Once the gift and loan has been made, the application for nursing home Medicaid is filed. Because a gift (uncompensated transfer) has been made, the application will be denied and Medicaid will calculate the period of ineligibility created based on the dollar value of the gift. For example, if the applicant has $500,000 of resources and makes a gift of $250,000, in Westchester County, said gift, utilizing the divisor of $12,428 per month (the Medicaid regional nursing home rate for the Northern Metropolitan region), would create a period of ineligibility for Medicaid nursing home of 20.11 months. Thus, the Medicaid applicant would have to privately pay for nursing home care for 20.11 months. Said payments will be made by using the applicant’s monthly income, such as social security and/or pension along with the funds transferred pursuant to the promissory note being repaid to the applicant. This calculation requires a variety of factors to be considered, such as the private pay cost of the nursing home, the monthly income of the applicant and an actuarial calculation of the promissory note and/or annuity payment to be made during the period of ineligibility for Medicaid. The amount paid to the nursing home must always be less than the nursing home’s private pay rate, pursuant to Medicaid regulations.
Once the ineligibility period imposed by Medicaid has expired, the Medicaid application is brought up to date and resubmitted, and the applicant should then be approved for nursing home Medicaid. If the potential applicant is married, a crisis plan is not utilized as a Medicaid application with spousal refusal is normally the best option.

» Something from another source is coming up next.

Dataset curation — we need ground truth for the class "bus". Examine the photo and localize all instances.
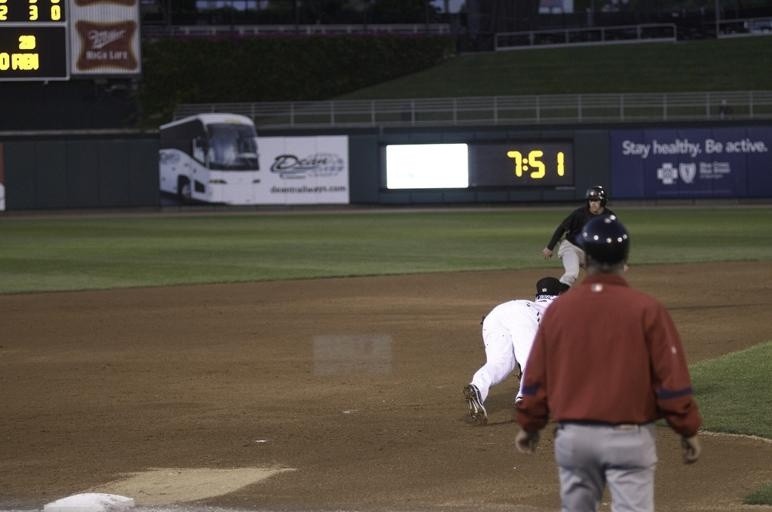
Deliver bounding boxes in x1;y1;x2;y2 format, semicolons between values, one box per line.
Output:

Thus, as can be seen from the above, it is never too late to engage in Medicaid and long term care planning. The implementation of a Medicaid crisis plan, when possible, is an extremely valuable tool in helping to prevent the unnecessary dissipation of all of one’s life savings in the event nursing home care is required. However, if one has engaged in Medicaid asset protection planning in advance of needing nursing home care, the ability to shelter and protect virtually all of one’s life savings from the cost of care is even more likely. Planning well in advance of needing care is still the best course of action.